The U.S. Army’s Program Executive Office for Intelligence, Electronic Warfare and Sensors will soon open a new office and laboratory at Aberdeen Proving Ground in Maryland – The PNT Modernization Office – to develop solutions to reduce soldiers’ dependence on GPS.
This new technology development hub for positioning, navigation and timing (PNT) capabilities will include a new Open Innovation Lab (OIL), where commercial entities can work with the Army to develop PNT, electronic warfare (EW), and command, control, communications, computers, intelligence, surveillance and reconnaissance (C4ISR) solutions. OIL will include space for CMOSS (C4ISR/EW Modular Open Suite of Standards) to ensure that classified areas at the site remain secure while still allowing industry participation. Various technologies will be examined, such as radio frequency systems, GPS, Alt-Nav, chip-scale atomic clocks, other timing technologies, and celestial navigation.

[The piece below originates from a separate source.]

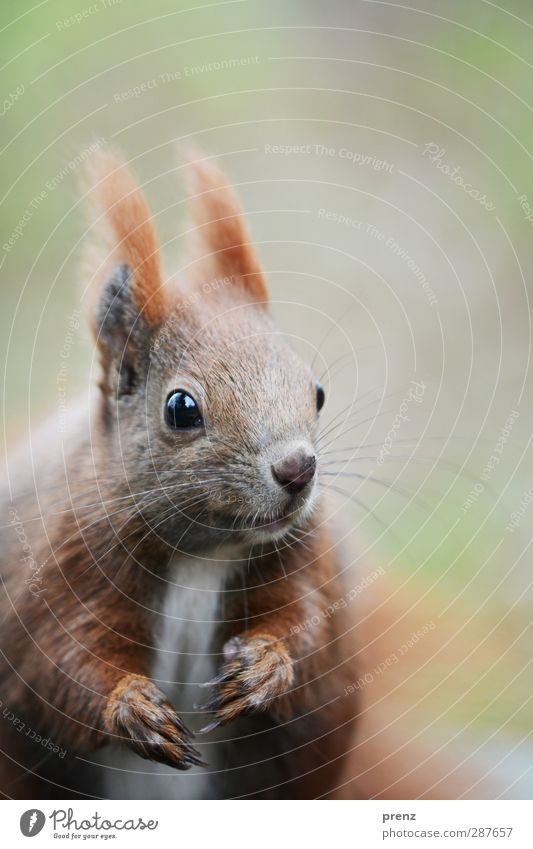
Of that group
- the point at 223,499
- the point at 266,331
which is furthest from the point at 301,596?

“We’re opening the doors, so to speak, for being a host of vendors — anyone smart on the technologies that we’re looking at,” Col. Nickolas Kioutas, program manager for position, navigation and timing, said. “And we’re looking at a whole host of technologies.”
The Army aims to release new solutions every five years, ensuring soldiers will always be ahead of adversaries’ capabilities.
“It’s all about getting our agile-iterations-speed-of-technology development up,” Kioutas said. “We’ve got threats out there that we are trying to pace – to keep ahead of these threats or outpace them – so we need industry’s help to keep inventing new technologies in order to maintain that speed of relevance.”